(Dataset entries)
● ● ● ●

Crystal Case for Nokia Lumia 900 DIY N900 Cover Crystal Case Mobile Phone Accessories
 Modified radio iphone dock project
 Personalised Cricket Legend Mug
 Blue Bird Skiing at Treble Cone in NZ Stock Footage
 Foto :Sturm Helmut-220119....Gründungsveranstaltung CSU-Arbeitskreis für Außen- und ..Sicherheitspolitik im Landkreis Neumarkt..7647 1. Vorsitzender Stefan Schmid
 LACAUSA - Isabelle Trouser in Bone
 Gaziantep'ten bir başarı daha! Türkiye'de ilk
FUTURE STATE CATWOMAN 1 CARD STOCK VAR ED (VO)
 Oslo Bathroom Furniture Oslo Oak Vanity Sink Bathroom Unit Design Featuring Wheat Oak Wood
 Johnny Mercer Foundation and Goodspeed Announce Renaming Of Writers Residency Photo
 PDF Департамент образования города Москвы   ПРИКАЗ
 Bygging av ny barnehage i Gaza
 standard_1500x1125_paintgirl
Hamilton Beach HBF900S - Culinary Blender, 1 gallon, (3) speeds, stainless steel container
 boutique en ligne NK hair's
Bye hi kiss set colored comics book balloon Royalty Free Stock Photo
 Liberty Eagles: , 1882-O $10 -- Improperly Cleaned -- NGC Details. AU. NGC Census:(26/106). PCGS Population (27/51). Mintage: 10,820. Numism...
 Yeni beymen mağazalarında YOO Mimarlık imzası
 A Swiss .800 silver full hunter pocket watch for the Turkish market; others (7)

● ● ● ●

» TASK BRIEF:
All the lines above are to be copied exactly, with none left out.

» TASK SOLUTION:
Crystal Case for Nokia Lumia 900 DIY N900 Cover Crystal Case Mobile Phone Accessories
 Modified radio iphone dock project
 Personalised Cricket Legend Mug
 Blue Bird Skiing at Treble Cone in NZ Stock Footage
 Foto :Sturm Helmut-220119....Gründungsveranstaltung CSU-Arbeitskreis für Außen- und ..Sicherheitspolitik im Landkreis Neumarkt..7647 1. Vorsitzender Stefan Schmid
 LACAUSA - Isabelle Trouser in Bone
 Gaziantep'ten bir başarı daha! Türkiye'de ilk
FUTURE STATE CATWOMAN 1 CARD STOCK VAR ED (VO)
 Oslo Bathroom Furniture Oslo Oak Vanity Sink Bathroom Unit Design Featuring Wheat Oak Wood
 Johnny Mercer Foundation and Goodspeed Announce Renaming Of Writers Residency Photo
 PDF Департамент образования города Москвы   ПРИКАЗ
 Bygging av ny barnehage i Gaza
 standard_1500x1125_paintgirl
Hamilton Beach HBF900S - Culinary Blender, 1 gallon, (3) speeds, stainless steel container
 boutique en ligne NK hair's
Bye hi kiss set colored comics book balloon Royalty Free Stock Photo
 Liberty Eagles: , 1882-O $10 -- Improperly Cleaned -- NGC Details. AU. NGC Census:(26/106). PCGS Population (27/51). Mintage: 10,820. Numism...
 Yeni beymen mağazalarında YOO Mimarlık imzası
 A Swiss .800 silver full hunter pocket watch for the Turkish market; others (7)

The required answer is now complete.